Slide View : Parallel Computer Architecture and Programming : 15-418/618 Spring 2017

Previous | Next --- Slide 28 of 46

kapalani

One of the reasons CPU clock rate could be increased was because of pipelining a single instruction into a sequence of many stages so that every clock cycle only a smaller amount of work had to be performed. So each instruction took effectively more clock cycles but it was running at a faster clock rate. In addition to power limitations, pipelines can't be arbitrarily large because each instruction can only be broken down into so many stages before each stage is no longer able to perform useful work and continue meet the timing requirements for the next stage

apr

To add to @kapalani's point, it's interesting to note how pipelining is different across different types of architectures. One way to split instruction steps is to split along the lines of Fetch, Decode and Execute into 3 steps. For pipelining these steps, if instruction #i is being executed, then #i+1 could be in the decode step and #i+2 in the fetch step.
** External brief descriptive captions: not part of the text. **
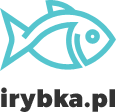 Kody rabatowe do sklepu irybka.pl Kody rabatowe do sklepu irybka.pl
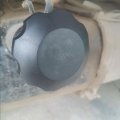 2024 Updated Fuel Gas Tank Cap Replacement Fits For Polaris Sportsman 500 Ho 2008-2013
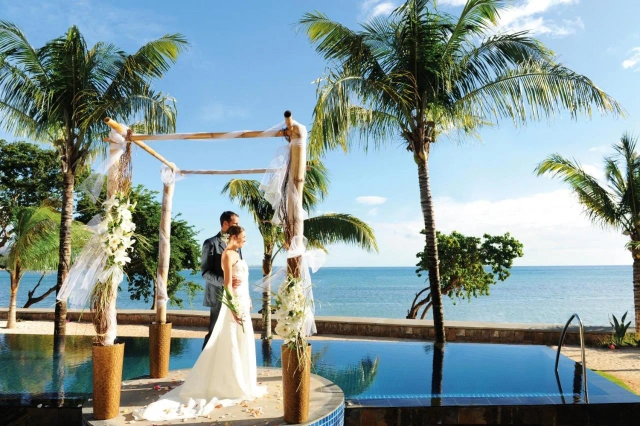 Le Jadis Beach Resort & Wellness-2
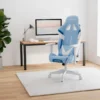 Silla Gaming AutoFull AF077UPSACB - Racing Ice Blue – imagen 2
RISC architectures (simpler instructions, eg ARM) are more conducive to pipelining than CISC (complex instructions, eg x86.) For example, x86 which is CISC has variable length instructions, hence 1 instruction's fetch time may not match the next instruction's fetch time causing stalls.
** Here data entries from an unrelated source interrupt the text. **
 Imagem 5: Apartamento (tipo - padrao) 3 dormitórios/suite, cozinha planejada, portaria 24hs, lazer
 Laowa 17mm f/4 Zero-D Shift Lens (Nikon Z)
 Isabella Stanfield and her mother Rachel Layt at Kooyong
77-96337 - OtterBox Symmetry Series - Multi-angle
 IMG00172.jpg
Useful link: https://cs.stanford.edu/people/eroberts/courses/soco/projects/2000-01/risc/pipelining/index.html

One more point I would like to add is that while ILP executes strictly independent instructions in parallel, pipelining results in steps in possibly dependent instructions being executed in parallel. To prevent stalls in the pipeline due to this, branch predictors are used so that every part of the pipeline is doing useful work with some probability. For the more software inclined, something interesting I have come across are the likely and unlikely functions implemented and used in the linux kernel which allow the compiler to spew out instructions better suited for branch predictors.
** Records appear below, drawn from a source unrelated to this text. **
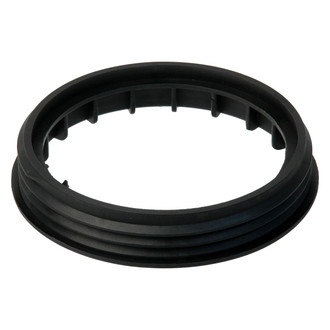 URO Parts® - Fuel Tank Sending Unit Lock Ring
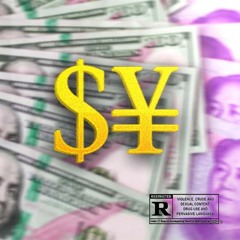 $&¥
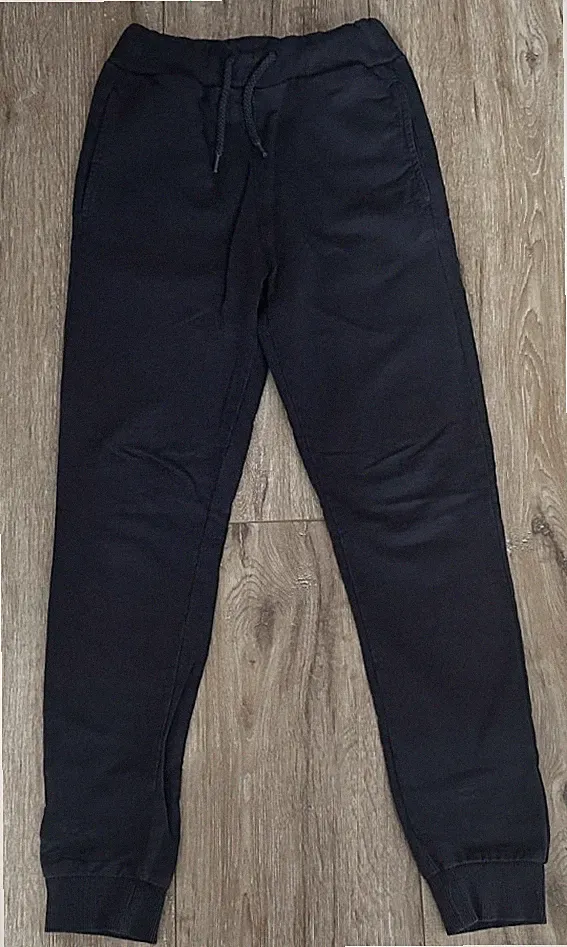 name.it Jogginghose Sporthose Hose Gr. 134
Useful link: https://kernelnewbies.org/FAQ/LikelyUnlikely

sampathchanda

One other (probably not so significant) source of processor performance raises from the paradigm of Out-of-order execution. This is similar to the latency hiding that we do in later lectures by using hyper-threading. Similar to using multiple threads to keep switching context whenever one of the threads is waiting, in out-of-order execution processor executes the instructions in the order of their data being available. By this optimization, the waiting time on some instructions will be reduced, which will otherwise be blocking other independent instructions from getting executed.